Python Forum

Given any random dictionary (or a list doesnt matter), how to ask the dictionary if there is an unique value (so which only occurs once).

{
"1": "a",
"2": "b",
"1": "c",
"1": "c",
"1": "33",
"1": "a"
}

--> No unique value is found ... or technically 2 (b and 33) are found, but I only want 1.
so not desired result ... therefor errorhandling or so.

{
"1": "a",
"2": "b",
"1": "c",
"1": "c",
"1": "c",
"1": "a"
}

--> Unique value is found (b) ... do something.

What would your approach be?
Set returns all unique values but I'm not after that.

What have you tried?

Still unsure about the approach ndc85430, but thinking about something like this.

mylist = [ [1, "a"], [2, "b"], [1, "c"], [1, "c"],  [1, "c"], [1, "a"] ]

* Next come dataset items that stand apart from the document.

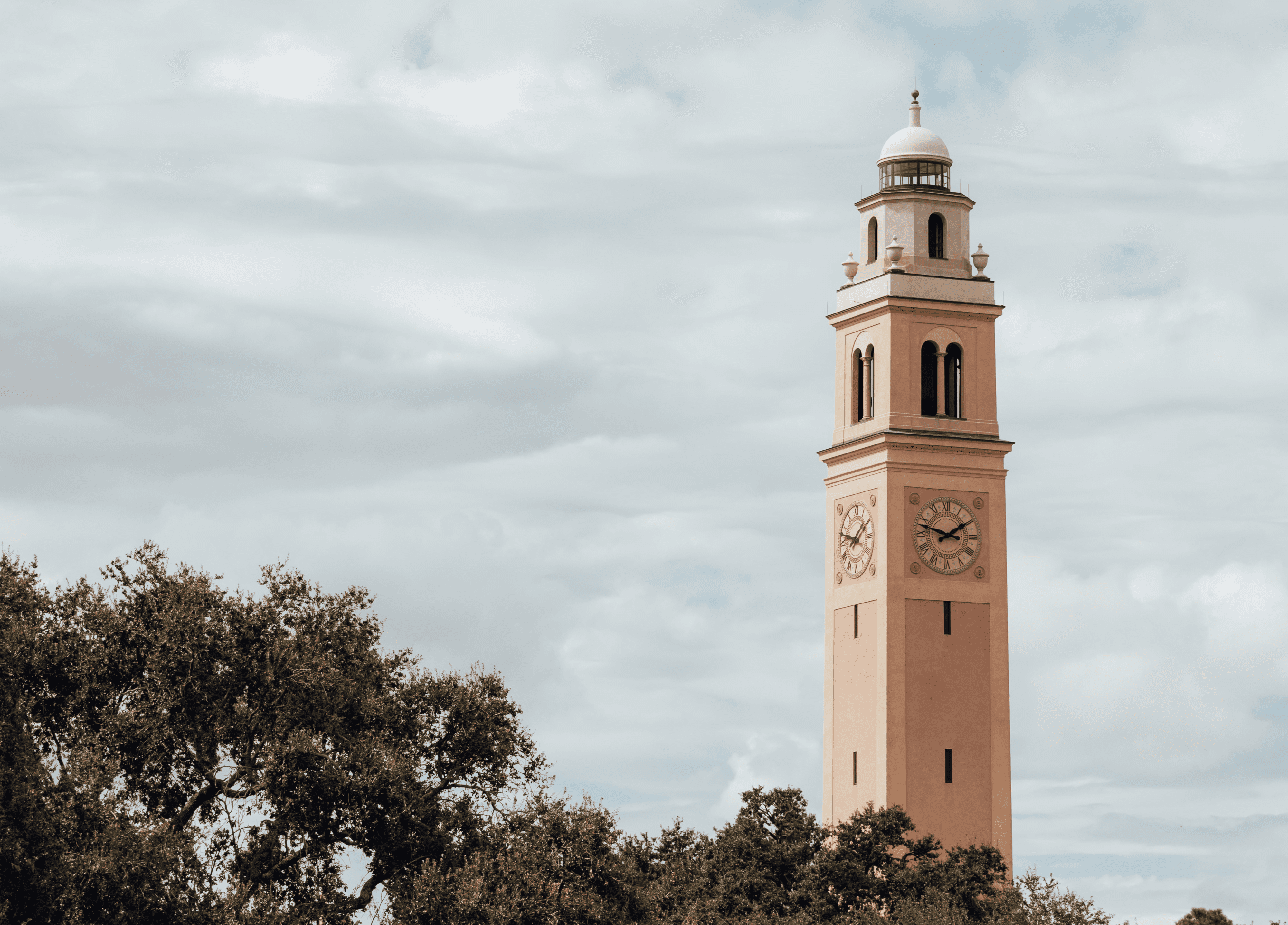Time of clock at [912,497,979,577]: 1:47
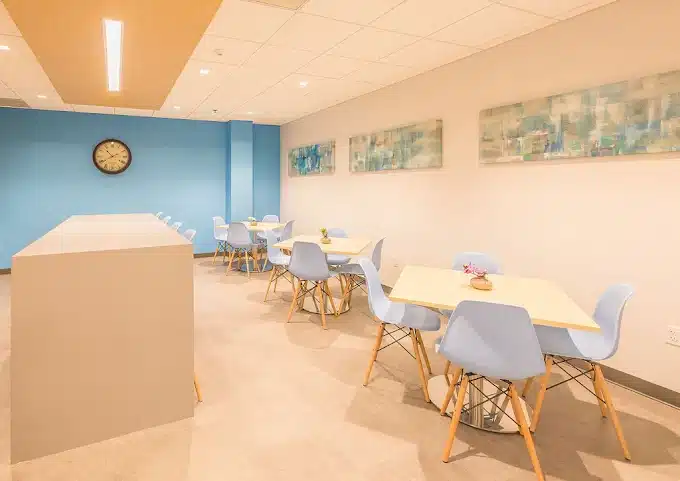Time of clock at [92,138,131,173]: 10:40
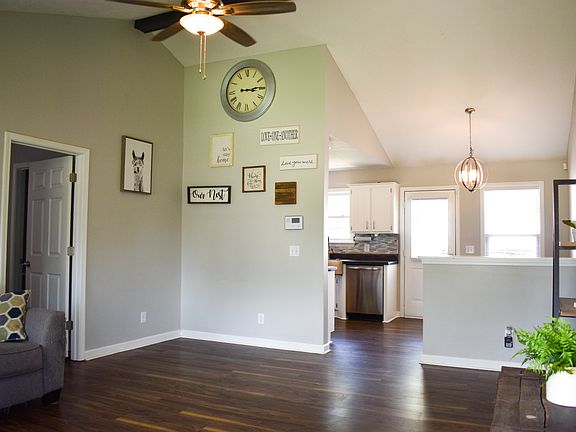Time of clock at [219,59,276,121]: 3:14
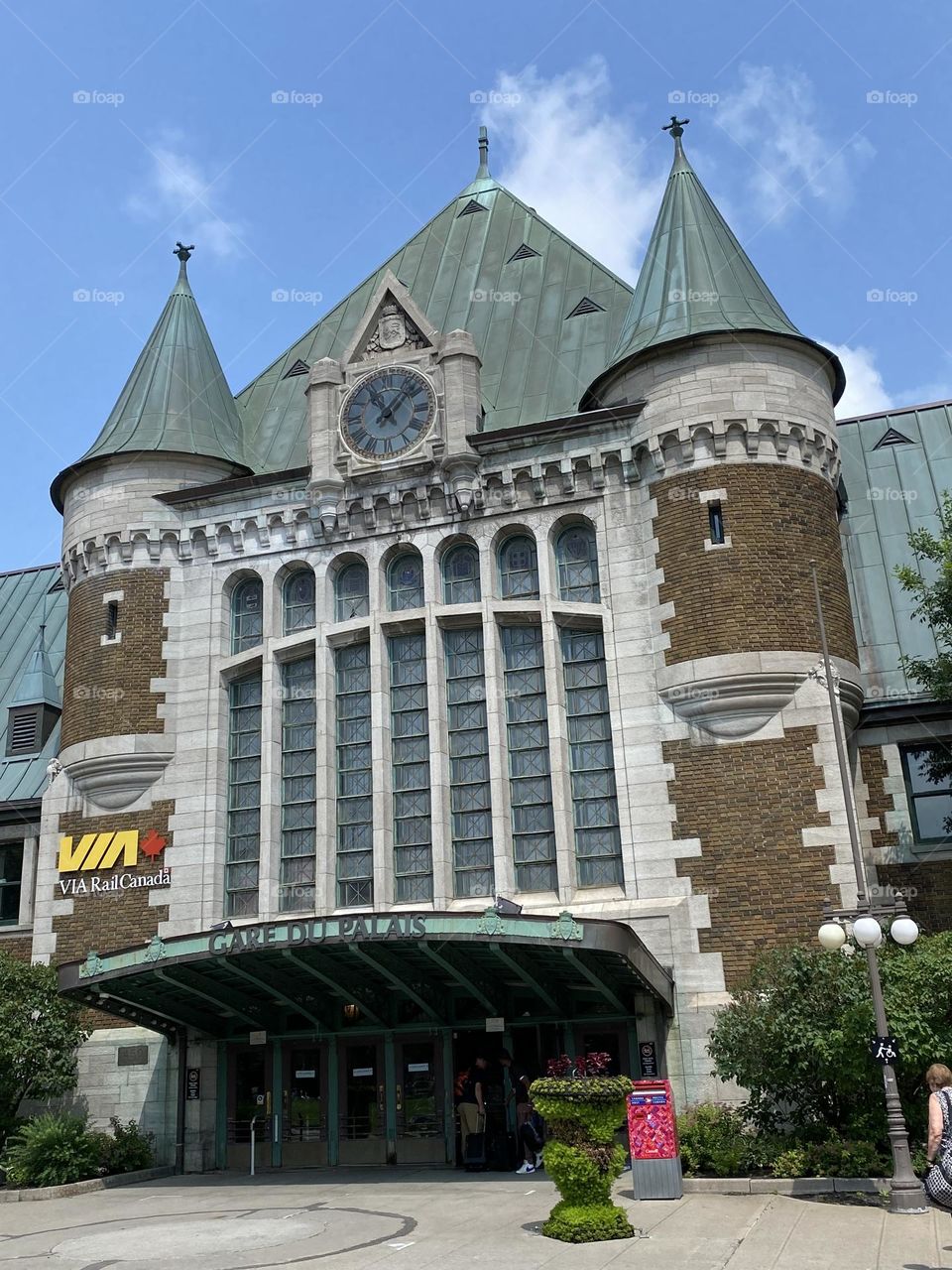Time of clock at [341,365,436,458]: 11:07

test = [a[1] for a in mylist]
# ['a', 'b', 'c', 'c', '33', 'a']

from collections import Counter
collection_counter = Counter(test)
for m in mylist:
    print "element {} num of times: {}".format(m[0], collection_counter.get(m[1]))

num_occurance = 0
newlist = ""
for key in collection_counter: 
    if collection_counter[key] == 1: 
        num_occurance = num_occurance + 1
        newlist = key
print num_occurance

if num_occurance == 1:
    print "unique value found: {}".format(newlist)
    print [x for x in mylist if x[1] == newlist]
else:
    print "bummer, no uniques found"
        
    

mylist = [ [1, "a"], [2, "b"], [1, "c"], [1, "c"],  [1, "c"], [1, "a"] ]
#[[2, 'b']]
#(annoying nested list ..grrr)

mylist = [ [1, "a"], [2, "b"], [1, "c"], [1, "c"],  [1, "33"], [1, "a"] ]
# bummer, no uniques found 
#(annoying nested list ..grrr)

Like this?

items1 = {1:1, 2:2, 3:3}
items2 = {1:1, 2:1, 3:2, 4:2, 5:3}
items3 = {1:1, 2:1, 3:3, 4:5, 5:4}

def find_unique(d):
    value_list = list(d.values())
    value_set = set(value_list)
    if len(value_set) == len(value_list):
        return None # All values are unique

    unique = None
    for value in value_set:
        if value_list.count(value) == 1:
            if unique is None:
                unique = value
            else:
                return None # Already found a unique value
    return unique

print(items1, '  Unique =', find_unique(items1))
print(items2, '  Unique =', find_unique(items2))
print(items3, '  Unique =', find_unique(items3))

Output:
{1: 1, 2: 2, 3: 3}   Unique = None
{1: 1, 2: 1, 3: 2, 4: 2, 5: 3}   Unique = 3
{1: 1, 2: 1, 3: 3, 4: 5, 5: 4}   Unique = None

yes. that looks like what I want to achieve.

your approach looks more logical than mine, thanks!

on second thoughts: how to return the dictionary item (key+val)?

I think that dictionary isn't the logical approach for this?